NEW YORK ( TheStreet) -- G-III Apparel Group (Nasdaq: GIII) has been upgraded by TheStreet Ratings from hold to buy. The company's strengths can be seen in multiple areas, such as its revenue growth, attractive valuation levels, largely solid financial position with reasonable debt levels by most measures and increase in net income. We feel these strengths outweigh the fact that the company shows low profit margins. Highlights from the ratings report include:
- GIII's revenue growth has slightly outpaced the industry average of 13.2%. Since the same quarter one year prior, revenues rose by 13.3%. This growth in revenue does not appear to have trickled down to the company's bottom line, displaying stagnant earnings per share.

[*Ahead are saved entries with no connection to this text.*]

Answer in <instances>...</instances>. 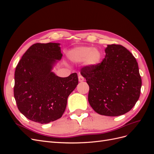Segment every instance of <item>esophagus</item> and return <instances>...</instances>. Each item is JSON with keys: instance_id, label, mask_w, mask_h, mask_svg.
I'll return each instance as SVG.
<instances>
[{"instance_id": "obj_1", "label": "esophagus", "mask_w": 154, "mask_h": 154, "mask_svg": "<svg viewBox=\"0 0 154 154\" xmlns=\"http://www.w3.org/2000/svg\"><path fill=\"white\" fill-rule=\"evenodd\" d=\"M78 80L80 82H82L84 81V78H83L82 76L80 75L78 76Z\"/></svg>"}]
</instances>
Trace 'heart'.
I'll list each match as a JSON object with an SVG mask.
<instances>
[{"instance_id":"1","label":"heart","mask_w":154,"mask_h":154,"mask_svg":"<svg viewBox=\"0 0 154 154\" xmlns=\"http://www.w3.org/2000/svg\"><path fill=\"white\" fill-rule=\"evenodd\" d=\"M68 57L71 61L76 63L84 61L87 67L94 68L100 63L102 54L98 49L81 46L70 50L68 53Z\"/></svg>"}]
</instances>
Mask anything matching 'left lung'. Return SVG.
<instances>
[{"mask_svg":"<svg viewBox=\"0 0 154 154\" xmlns=\"http://www.w3.org/2000/svg\"><path fill=\"white\" fill-rule=\"evenodd\" d=\"M105 57L94 68L85 67L81 74L89 86L88 100L97 114H125L136 105L141 92V78L132 54L121 45H107Z\"/></svg>","mask_w":154,"mask_h":154,"instance_id":"8db88e82","label":"left lung"}]
</instances>
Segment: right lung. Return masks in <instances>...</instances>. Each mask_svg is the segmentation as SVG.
I'll list each match as a JSON object with an SVG mask.
<instances>
[{"instance_id":"add662e5","label":"right lung","mask_w":154,"mask_h":154,"mask_svg":"<svg viewBox=\"0 0 154 154\" xmlns=\"http://www.w3.org/2000/svg\"><path fill=\"white\" fill-rule=\"evenodd\" d=\"M60 45L33 44L16 67L14 97L19 111L32 122L47 124L61 118L78 83L76 73L62 78L53 72L62 57Z\"/></svg>"}]
</instances>
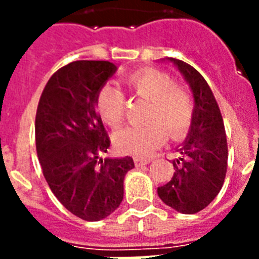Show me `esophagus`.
Instances as JSON below:
<instances>
[{
	"mask_svg": "<svg viewBox=\"0 0 259 259\" xmlns=\"http://www.w3.org/2000/svg\"><path fill=\"white\" fill-rule=\"evenodd\" d=\"M150 161H152V158L150 157H134V164H136V166L146 165V164H149Z\"/></svg>",
	"mask_w": 259,
	"mask_h": 259,
	"instance_id": "esophagus-1",
	"label": "esophagus"
}]
</instances>
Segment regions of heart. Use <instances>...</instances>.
Masks as SVG:
<instances>
[{"mask_svg":"<svg viewBox=\"0 0 259 259\" xmlns=\"http://www.w3.org/2000/svg\"><path fill=\"white\" fill-rule=\"evenodd\" d=\"M133 97L149 105L145 110L148 123L127 127L114 136V145L121 153L145 156L166 141L185 137L192 127L195 105L191 94L184 87L175 84L170 75L157 68H141L127 75L123 80ZM95 106L102 121L110 127H119L126 118L125 95L111 86L99 89Z\"/></svg>","mask_w":259,"mask_h":259,"instance_id":"obj_1","label":"heart"}]
</instances>
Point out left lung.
Wrapping results in <instances>:
<instances>
[{
    "label": "left lung",
    "instance_id": "1",
    "mask_svg": "<svg viewBox=\"0 0 259 259\" xmlns=\"http://www.w3.org/2000/svg\"><path fill=\"white\" fill-rule=\"evenodd\" d=\"M184 75L195 98V118L188 137L176 152L175 173L157 193L179 212L196 213L215 199L227 172V138L221 109L208 83L188 63L170 59Z\"/></svg>",
    "mask_w": 259,
    "mask_h": 259
}]
</instances>
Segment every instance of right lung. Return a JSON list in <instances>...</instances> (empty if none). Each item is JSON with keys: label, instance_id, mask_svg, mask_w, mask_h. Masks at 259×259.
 Masks as SVG:
<instances>
[{"label": "right lung", "instance_id": "1", "mask_svg": "<svg viewBox=\"0 0 259 259\" xmlns=\"http://www.w3.org/2000/svg\"><path fill=\"white\" fill-rule=\"evenodd\" d=\"M117 67L78 60L50 78L38 101L34 133L38 161L51 191L83 221L109 217L123 199V179L133 158H102L110 138L95 99Z\"/></svg>", "mask_w": 259, "mask_h": 259}]
</instances>
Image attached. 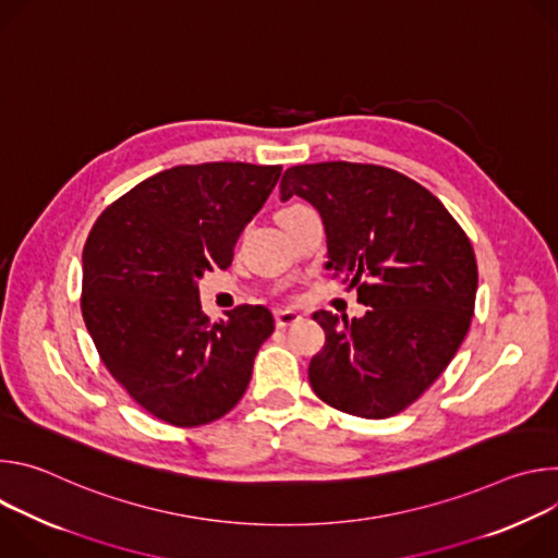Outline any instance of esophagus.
<instances>
[{"label": "esophagus", "instance_id": "esophagus-1", "mask_svg": "<svg viewBox=\"0 0 558 558\" xmlns=\"http://www.w3.org/2000/svg\"><path fill=\"white\" fill-rule=\"evenodd\" d=\"M295 323H300V313H295V311H276V327L278 329H287Z\"/></svg>", "mask_w": 558, "mask_h": 558}]
</instances>
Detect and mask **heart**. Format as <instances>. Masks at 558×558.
<instances>
[{
  "label": "heart",
  "mask_w": 558,
  "mask_h": 558,
  "mask_svg": "<svg viewBox=\"0 0 558 558\" xmlns=\"http://www.w3.org/2000/svg\"><path fill=\"white\" fill-rule=\"evenodd\" d=\"M295 207H302V205H289V207H284V209H280V214H284V211H291V209H295Z\"/></svg>",
  "instance_id": "obj_1"
}]
</instances>
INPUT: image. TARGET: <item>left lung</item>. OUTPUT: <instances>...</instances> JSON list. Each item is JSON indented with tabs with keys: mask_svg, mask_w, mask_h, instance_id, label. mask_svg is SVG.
<instances>
[{
	"mask_svg": "<svg viewBox=\"0 0 558 558\" xmlns=\"http://www.w3.org/2000/svg\"><path fill=\"white\" fill-rule=\"evenodd\" d=\"M293 194L323 216L327 267L371 306L351 323L329 311L313 315L327 336L308 364L313 392L364 420L407 411L470 329L476 260L465 231L426 187L381 166H293L280 198Z\"/></svg>",
	"mask_w": 558,
	"mask_h": 558,
	"instance_id": "left-lung-1",
	"label": "left lung"
}]
</instances>
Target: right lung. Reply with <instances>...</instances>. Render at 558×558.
I'll use <instances>...</instances> for the list:
<instances>
[{
  "mask_svg": "<svg viewBox=\"0 0 558 558\" xmlns=\"http://www.w3.org/2000/svg\"><path fill=\"white\" fill-rule=\"evenodd\" d=\"M280 172L222 161L177 166L132 187L93 225L84 323L110 375L156 420L194 428L241 402L274 315L241 304L211 323L198 278L231 265L238 235Z\"/></svg>",
  "mask_w": 558,
  "mask_h": 558,
  "instance_id": "1",
  "label": "right lung"
}]
</instances>
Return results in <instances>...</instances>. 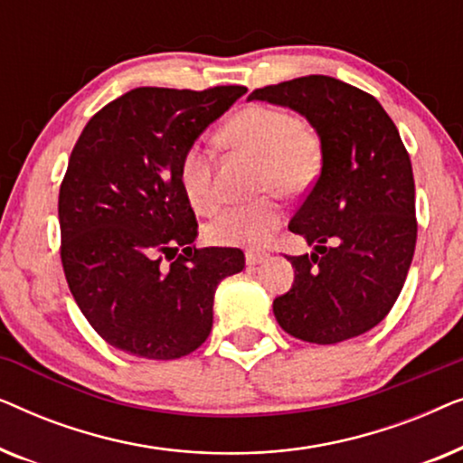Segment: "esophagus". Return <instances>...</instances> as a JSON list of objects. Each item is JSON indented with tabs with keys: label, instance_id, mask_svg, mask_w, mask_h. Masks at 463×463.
<instances>
[{
	"label": "esophagus",
	"instance_id": "obj_1",
	"mask_svg": "<svg viewBox=\"0 0 463 463\" xmlns=\"http://www.w3.org/2000/svg\"><path fill=\"white\" fill-rule=\"evenodd\" d=\"M268 261V255L265 252H246V265L249 268H257V265H261Z\"/></svg>",
	"mask_w": 463,
	"mask_h": 463
}]
</instances>
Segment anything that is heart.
Listing matches in <instances>:
<instances>
[{"label":"heart","instance_id":"heart-1","mask_svg":"<svg viewBox=\"0 0 463 463\" xmlns=\"http://www.w3.org/2000/svg\"><path fill=\"white\" fill-rule=\"evenodd\" d=\"M223 137L233 147L261 157L257 185L282 195H299L316 181L322 166L318 135L299 124L293 113L268 105H249L225 124ZM183 194L195 211L213 213L219 194L213 179V151L194 141L179 162ZM282 223V208L274 198L227 208L208 225V238L223 246H261Z\"/></svg>","mask_w":463,"mask_h":463}]
</instances>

- GIII's debt-to-equity ratio of 0.70 is somewhat low overall, but it is high when compared to the industry average, implying that the management of the debt levels should be evaluated further. Regardless of the somewhat mixed results with the debt-to-equity ratio, the company's quick ratio of 0.96 is weak.
- G-III APPAREL GROUP LTD reported flat earnings per share in the most recent quarter. This company has reported somewhat volatile earnings recently. We feel it is likely to report a decline in earnings in the coming year. During the past fiscal year, G-III APPAREL GROUP LTD increased its bottom line by earning $2.86 versus $1.78 in the prior year. For the next year, the market is expecting a contraction of 12.6% in earnings ($2.50 versus $2.86).
- The company, on the basis of net income growth from the same quarter one year ago, has underperformed when compared to that of the S&P 500 and the Textiles, Apparel & Luxury Goods industry average. The net income increased by 1.9% when compared to the same quarter one year prior, going from $42.72 million to $43.56 million.